Король явно чего-то недопонимал.
— Почему ж нет? — удивился Борис. — Ассистент — пожалуйста! Но чтобы диссидент был советским…
Королевские уши, наконец, прочистились. Людовик раскрыл свой широкий партийный рот.
— Кто вам сказал, что они диссиденты?! — гневно произнес он.
— Вы, — простодушно ответил Борис. — Поэтому я и удивился.
— Когда?!
— Да только что.
Людовик Четырнадцатый побагровел, будто ему сообщили о дворцовом перевороте, и сразу стал похожим на Петра Первого.
— Вы чокнулись! — завопил он. — Федотов старый член партии, Пельман повсюду громит сионизм, а Зильбербранд — депутат районного совета!.. Я вам сказал — ассистенты! Ассистенты! Вы слышите?!

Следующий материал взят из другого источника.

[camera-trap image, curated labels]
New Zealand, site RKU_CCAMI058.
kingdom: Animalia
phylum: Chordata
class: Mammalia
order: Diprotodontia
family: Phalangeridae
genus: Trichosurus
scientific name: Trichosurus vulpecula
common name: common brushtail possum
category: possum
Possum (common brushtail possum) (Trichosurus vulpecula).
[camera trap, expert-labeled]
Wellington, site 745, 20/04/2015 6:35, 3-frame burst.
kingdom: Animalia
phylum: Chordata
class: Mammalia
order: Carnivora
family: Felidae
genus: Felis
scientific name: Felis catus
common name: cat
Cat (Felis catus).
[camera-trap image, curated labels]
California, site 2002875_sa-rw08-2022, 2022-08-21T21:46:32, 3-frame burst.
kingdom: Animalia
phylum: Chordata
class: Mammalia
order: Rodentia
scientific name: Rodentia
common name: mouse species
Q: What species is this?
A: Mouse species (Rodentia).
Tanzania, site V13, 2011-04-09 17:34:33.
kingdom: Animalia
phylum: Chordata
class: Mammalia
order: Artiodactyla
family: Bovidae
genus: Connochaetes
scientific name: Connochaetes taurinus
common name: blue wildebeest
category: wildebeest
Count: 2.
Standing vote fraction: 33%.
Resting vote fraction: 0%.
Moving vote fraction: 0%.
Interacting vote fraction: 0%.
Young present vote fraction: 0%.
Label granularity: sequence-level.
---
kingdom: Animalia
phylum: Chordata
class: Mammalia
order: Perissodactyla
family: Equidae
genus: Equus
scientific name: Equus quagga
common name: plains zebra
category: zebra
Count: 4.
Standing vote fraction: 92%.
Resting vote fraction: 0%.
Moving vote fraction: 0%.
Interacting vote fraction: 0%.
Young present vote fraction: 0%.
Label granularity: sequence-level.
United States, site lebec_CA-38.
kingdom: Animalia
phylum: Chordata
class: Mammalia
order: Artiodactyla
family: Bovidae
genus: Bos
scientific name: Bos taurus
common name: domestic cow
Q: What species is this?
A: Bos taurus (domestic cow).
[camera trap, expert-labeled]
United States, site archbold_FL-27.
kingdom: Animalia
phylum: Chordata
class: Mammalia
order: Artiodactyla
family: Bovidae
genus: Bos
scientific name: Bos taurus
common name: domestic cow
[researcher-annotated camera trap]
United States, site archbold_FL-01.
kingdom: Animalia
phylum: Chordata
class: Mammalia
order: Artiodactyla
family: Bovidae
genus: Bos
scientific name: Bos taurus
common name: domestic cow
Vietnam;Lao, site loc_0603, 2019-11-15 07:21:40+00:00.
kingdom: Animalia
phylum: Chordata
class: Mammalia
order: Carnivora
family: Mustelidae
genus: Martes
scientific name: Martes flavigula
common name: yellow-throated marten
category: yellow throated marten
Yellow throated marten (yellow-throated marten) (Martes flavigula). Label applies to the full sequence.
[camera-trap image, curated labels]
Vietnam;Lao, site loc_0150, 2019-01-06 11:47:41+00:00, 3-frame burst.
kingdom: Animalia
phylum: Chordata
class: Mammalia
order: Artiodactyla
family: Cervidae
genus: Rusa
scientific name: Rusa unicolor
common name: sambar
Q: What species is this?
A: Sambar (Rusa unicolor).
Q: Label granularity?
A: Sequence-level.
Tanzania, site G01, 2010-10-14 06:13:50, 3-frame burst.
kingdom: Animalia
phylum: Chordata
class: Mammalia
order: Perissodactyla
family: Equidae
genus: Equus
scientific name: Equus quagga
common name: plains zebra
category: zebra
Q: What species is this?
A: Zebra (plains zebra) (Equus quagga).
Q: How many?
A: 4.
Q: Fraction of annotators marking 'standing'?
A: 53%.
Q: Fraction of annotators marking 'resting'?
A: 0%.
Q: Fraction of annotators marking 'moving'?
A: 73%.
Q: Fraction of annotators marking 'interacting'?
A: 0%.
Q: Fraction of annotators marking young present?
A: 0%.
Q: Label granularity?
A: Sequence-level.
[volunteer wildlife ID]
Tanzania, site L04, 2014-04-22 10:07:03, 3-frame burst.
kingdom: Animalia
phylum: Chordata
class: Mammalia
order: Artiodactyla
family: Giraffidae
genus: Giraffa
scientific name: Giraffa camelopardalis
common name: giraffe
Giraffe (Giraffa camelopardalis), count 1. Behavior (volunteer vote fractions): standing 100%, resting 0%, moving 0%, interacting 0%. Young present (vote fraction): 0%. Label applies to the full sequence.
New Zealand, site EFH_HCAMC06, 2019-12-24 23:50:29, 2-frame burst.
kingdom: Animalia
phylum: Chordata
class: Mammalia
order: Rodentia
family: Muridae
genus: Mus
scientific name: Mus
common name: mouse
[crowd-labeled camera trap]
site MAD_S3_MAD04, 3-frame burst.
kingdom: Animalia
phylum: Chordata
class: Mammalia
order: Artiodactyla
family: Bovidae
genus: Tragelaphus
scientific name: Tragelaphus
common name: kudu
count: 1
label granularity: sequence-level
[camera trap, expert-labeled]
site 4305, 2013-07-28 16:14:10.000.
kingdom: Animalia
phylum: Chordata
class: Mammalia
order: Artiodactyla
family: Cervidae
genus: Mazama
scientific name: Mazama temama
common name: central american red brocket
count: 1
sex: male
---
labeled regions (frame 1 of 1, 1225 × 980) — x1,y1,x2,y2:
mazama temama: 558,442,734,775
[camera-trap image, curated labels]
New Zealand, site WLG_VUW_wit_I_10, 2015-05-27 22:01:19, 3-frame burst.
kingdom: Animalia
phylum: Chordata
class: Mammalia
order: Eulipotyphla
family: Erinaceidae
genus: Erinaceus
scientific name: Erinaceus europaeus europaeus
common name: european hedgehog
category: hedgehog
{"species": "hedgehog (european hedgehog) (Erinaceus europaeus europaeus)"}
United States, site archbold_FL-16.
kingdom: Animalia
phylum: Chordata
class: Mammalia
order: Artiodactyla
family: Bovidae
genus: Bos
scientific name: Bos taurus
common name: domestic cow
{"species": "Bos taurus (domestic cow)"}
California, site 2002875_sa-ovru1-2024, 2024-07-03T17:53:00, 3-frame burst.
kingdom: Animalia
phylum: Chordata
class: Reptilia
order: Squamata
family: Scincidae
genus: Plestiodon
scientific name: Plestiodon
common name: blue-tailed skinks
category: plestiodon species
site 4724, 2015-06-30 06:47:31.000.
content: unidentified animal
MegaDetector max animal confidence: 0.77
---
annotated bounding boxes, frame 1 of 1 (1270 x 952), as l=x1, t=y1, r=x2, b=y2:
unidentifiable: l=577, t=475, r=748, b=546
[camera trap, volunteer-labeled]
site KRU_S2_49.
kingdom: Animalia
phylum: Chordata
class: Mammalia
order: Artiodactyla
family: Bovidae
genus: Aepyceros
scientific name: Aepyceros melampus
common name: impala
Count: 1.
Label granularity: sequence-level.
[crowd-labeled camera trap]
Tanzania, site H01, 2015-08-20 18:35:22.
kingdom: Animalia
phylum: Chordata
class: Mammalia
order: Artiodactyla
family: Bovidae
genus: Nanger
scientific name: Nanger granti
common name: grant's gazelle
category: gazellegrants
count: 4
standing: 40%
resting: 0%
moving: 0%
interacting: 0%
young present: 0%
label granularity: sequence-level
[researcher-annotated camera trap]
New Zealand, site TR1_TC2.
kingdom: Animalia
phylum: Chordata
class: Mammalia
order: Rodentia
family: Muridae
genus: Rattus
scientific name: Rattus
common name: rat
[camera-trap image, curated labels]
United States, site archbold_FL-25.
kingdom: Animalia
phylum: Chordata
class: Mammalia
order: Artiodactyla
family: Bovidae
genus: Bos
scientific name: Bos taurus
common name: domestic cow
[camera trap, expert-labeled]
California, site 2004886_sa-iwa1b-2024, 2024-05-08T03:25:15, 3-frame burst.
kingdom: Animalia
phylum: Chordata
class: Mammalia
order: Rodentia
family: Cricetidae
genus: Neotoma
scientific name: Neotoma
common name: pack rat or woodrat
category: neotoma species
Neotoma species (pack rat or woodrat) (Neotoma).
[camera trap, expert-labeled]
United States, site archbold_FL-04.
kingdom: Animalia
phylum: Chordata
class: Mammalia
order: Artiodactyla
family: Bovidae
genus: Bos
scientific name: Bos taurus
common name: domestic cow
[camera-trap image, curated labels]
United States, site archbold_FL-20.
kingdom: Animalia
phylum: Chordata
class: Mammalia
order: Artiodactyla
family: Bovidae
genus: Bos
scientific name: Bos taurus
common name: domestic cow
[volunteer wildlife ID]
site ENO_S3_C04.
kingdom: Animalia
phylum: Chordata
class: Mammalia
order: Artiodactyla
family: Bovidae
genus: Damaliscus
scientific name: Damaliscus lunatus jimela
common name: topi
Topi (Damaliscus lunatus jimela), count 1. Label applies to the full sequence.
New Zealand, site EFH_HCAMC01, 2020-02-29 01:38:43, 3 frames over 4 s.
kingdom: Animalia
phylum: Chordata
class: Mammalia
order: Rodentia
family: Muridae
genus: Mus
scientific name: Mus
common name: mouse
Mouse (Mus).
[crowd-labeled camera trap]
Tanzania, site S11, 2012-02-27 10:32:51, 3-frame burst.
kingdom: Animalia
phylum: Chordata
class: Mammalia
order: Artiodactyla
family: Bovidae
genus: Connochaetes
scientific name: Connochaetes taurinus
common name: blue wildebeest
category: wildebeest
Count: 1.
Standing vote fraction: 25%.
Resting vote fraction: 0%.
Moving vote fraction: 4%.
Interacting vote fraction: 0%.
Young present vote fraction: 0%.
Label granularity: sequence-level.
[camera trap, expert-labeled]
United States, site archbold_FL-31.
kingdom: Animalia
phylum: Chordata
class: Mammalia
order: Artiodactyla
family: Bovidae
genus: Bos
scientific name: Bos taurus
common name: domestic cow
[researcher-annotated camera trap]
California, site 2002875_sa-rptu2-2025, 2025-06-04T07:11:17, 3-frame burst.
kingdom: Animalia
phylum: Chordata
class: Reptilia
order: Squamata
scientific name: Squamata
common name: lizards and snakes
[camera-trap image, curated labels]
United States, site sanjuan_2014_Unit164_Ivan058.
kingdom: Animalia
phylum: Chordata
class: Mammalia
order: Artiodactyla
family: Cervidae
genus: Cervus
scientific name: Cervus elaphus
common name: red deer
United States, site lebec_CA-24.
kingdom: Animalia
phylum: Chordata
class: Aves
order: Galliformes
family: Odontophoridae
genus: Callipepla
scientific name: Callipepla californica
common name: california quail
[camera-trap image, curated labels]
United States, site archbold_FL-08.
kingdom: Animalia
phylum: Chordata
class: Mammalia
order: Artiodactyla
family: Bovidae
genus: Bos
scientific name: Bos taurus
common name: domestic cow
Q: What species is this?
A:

— А — а… — разочарованно произнес Борис, — понятно. А кто же тогда диссиденты?
Королевский парик слетел с головы секретаря парторганизации театра.
— Диссиденты?! — вскричал Людовик. — Сахаров и Солженицын!
— Это я знаю, — сказал Борис, — но Сахаров в Горьком, а Солженицын — в Америке. Не лететь же мне к ним… Кто в нашем театре?
— В нашем театре, — взяв себя в руки, сурово произнес Король — Солнце, — диссидентов нет и не будет!
— Очень жаль! — печально вздохнул Борис…
В коридоре его ждала Ирина.
— Ты окончательно спятил! — сказала она. — Зачем ты ходил к секретарю?
— Хотел вступить в партию! — зло произнес Борис и добавил: — Дай мне две копейки.
— Не дам, — ответила Ирина. — Нечего звонить этому Борщу. Он может вновь продекламировать монолог Отелло.
— Я отодвину трубку, — пообещал Борис. — Может быть, он познакомит нас хоть с одним диссидентом. Кому это, в конце концов, надо — нам или ему?!
— Ты думаешь, у него есть свободные диссиденты? — спросила она. — Они или в тюрьме или за границей!
— Тогда я ему скажу все, что я о нем думаю!
— Дорогой мой, — напомнила Ирина, — если бы люди знали, что о них думают другие — они бы перебили друг друга! Но он перебьет нас быстрее, чем мы его!..
— Но я не могу вживаться в то, чего я совершенно не знаю!
— Боря, — сказала она, — почему ты не хочешь положиться на свой талант, на свое актерское чутье? Ты играл всех Генрихов — разве до этого ты встречался с английскими королями? Или ты скупал мертвые души до того, как сыграть Чичикова? Может, ты задушил не одну женщину, до того, как задушить меня?… Почему ты не доверяешь себе, своим чувствам? Возьми и заяви, что ты считаешь нужным!